There was a lot of noise coming from the other room, but I ignored it and just held on for life and sanity.

“I love you…I can’t let that happen to you…”

“He’s in there,” I heard Yolanda say.

Three guys came into the room, and I clung to Tria as they tried to lift me up and get me onto one of those gurneys. As tempted as I was to just beat the everloving shit out of whoever was grabbing my arm, I was more interested in keeping my hold on Tria.

“Please don’t fight!” Tria said. “Let them help.”

“No!” I grabbed on and held her tighter.

“I’ll come with you,” she said. “I’ll even ride in the ambulance.”

She looked up at the EMT, and he nodded his head. Yolanda still had to threaten me a bit, but I finally let them load me up and strap me down. Tria stayed right next to me, holding my hand as I just let myself crash and burn inside my head.

I was never one to accept help, but I knew when I was in over my head.





Chapter 4—Make the Promise


“I wish he would have called before running off to find you.”

“Would it have mattered?”

“I might have been able to prepare him a little. He needs to consider some medication treatment along with therapy. I don’t think he realizes when he has a panic attack, and this one was definitely severe.”

“Is he going to be all right?”

“That’s up to him.”

Dr. Baynor’s and Tria’s voices mingled together inside my heavy head. I opened my eyes slowly to find myself in a very similar room—if not the exact same one—as the room I woke up in after surgery. Like the last time, my right arm itched where the IV entered my skin, but my left arm itched, too. It was a lot worse than the other one, and when I moved to scratch it, I remembered it was because I had been using again.

Slowly, the events of the past few days sloshed into the forefront of my mind.

“Welcome back,” Dr. Baynor said. He was smiling when I looked over to him. “Don’t talk yet.

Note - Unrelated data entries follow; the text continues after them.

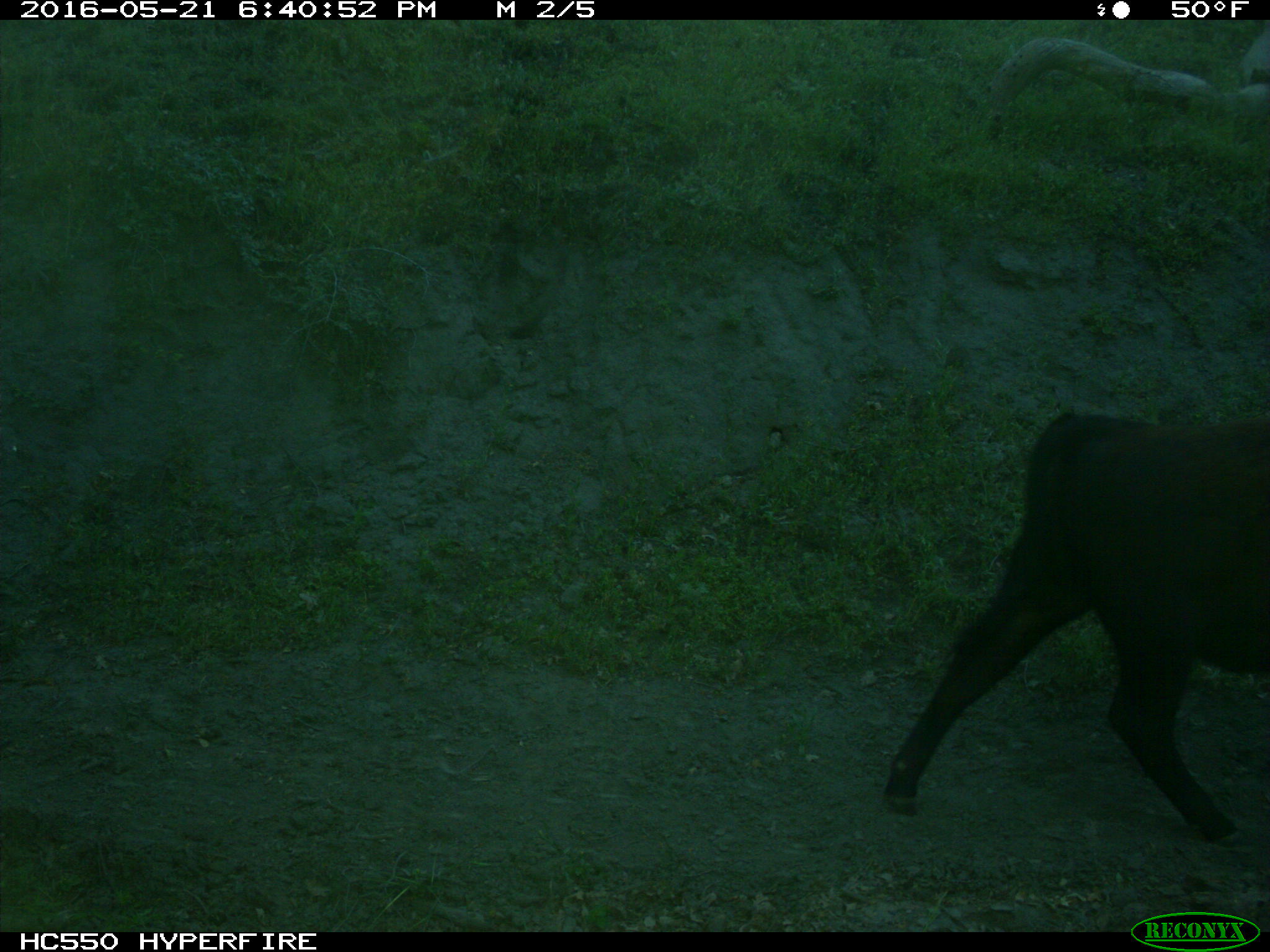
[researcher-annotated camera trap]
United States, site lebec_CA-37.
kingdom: Animalia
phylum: Chordata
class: Mammalia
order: Artiodactyla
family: Bovidae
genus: Bos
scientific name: Bos taurus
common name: domestic cow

Give yourself a few minutes.”

He came to the side of the bed and injected something into the IV.

“It should help with the itching,” he said quietly. He nodded his head toward my arm and then picked up the cup of water beside the bed. He gave me a quick drink through the straw. “How’s that?”

“I…” I cleared my throat a couple of times. “I feel like I got run over.”

“Not surprising.”

I looked at Tria and tried to find some way for those “gateways to the soul” to give me some inclination as to where I stood right now, but they told me nothing.

“When can I go home?” I asked, and a little voice in my head wondered if I still had a home. “’Cause this place sucks ass.”

“You could consider vacationing in the Alps,” Baynor suggested. “How do you feel about skiing?”

“Would you be there?” I asked.

“Sure, I’ll tag along.”

“Forget it then.”

Baynor laughed, but Tria just fiddled with the strap on Hercules’ Humvee as Baynor explained a lot of shit about how I was suffering from anxiety attacks and that the one I had at Yolanda’s apartment was quite a major one.

“You can go home in the morning,” he told me. “I’m keeping you here for observation, and I want to start talking about treatment for both your anxiety and other issues. You can either cooperate, which means you walk out of here tomorrow, or you can bitch and moan and threaten me, and I’ll hold you for three days on a psych evaluation. Your pick.”

“Fucker,” I muttered.

He picked up my chart and poked around at it while Tria stood off to his side, down at the end of the bed. Our eyes met, but she dropped her gaze to the floor. After a minute, she looked back up at me.